The vast majority of workers, not so much.

According to the Economic Policy Institute, most U.S. workers have seen little to no benefit from the GOP's $1.5 trillion Tax Cuts and Jobs Act (TCJA).

"It's Tax Day again, and there's still no reason to believe the Republicans' corporate tax cuts are doing anything for working people," Hunter Blair, a budget researcher with EPI, wrote in an analysis Monday. "With a year's worth of data in, the story remains the same—there's no evidence the corporate tax cuts in the TCJA have trickled down to workers."

"The TCJA is set to exacerbate decades of rising economic inequality," said Blair. "The bill blew apart the individual and corporate tax codes with egregious new loopholes tailor made for the rich and big corporations."

"And the data offers no reason to think any of this will start trickling down to typical workers," Blair added.

Lawrence Mishel, a distinguished fellow at EPI, added in a blog post Monday that the average worker bonus in 2018 "was just $0.01 higher than in 2017."
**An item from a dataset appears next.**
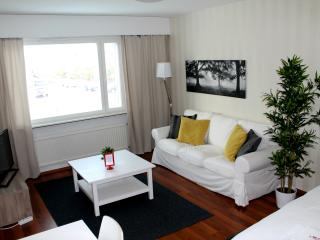One bedroom apartment, Merimiehenkatu 24 - Joensuu vacation rentals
"This is not what the tax cutters promised, or bragged about soon after the tax bill passed," wrote Mishel. "They claimed that their bill would raise the wages of rank-and-file workers, with congressional Republicans and members of the Trump administration promising raises of many thousands of dollars within 10 years."

"The White House contention that corporate tax cut-inspired widespread provision of bonuses that led to greater paychecks through bonuses or wage increases for workers is not supported by the BLS Employer Costs for Employee Compensation data," Mishel concluded.

Patriotic Millionaires—a group of rich Americans that launched a campaign last week calling for higher taxes on the wealthy—added, "If you're curious where the promised $4,000 raise from the GOP tax cut went, look no further than the bank accounts of the wealthiest Americans."

"It wasn't a middle class tax cut," the group concluded, "it was a scam."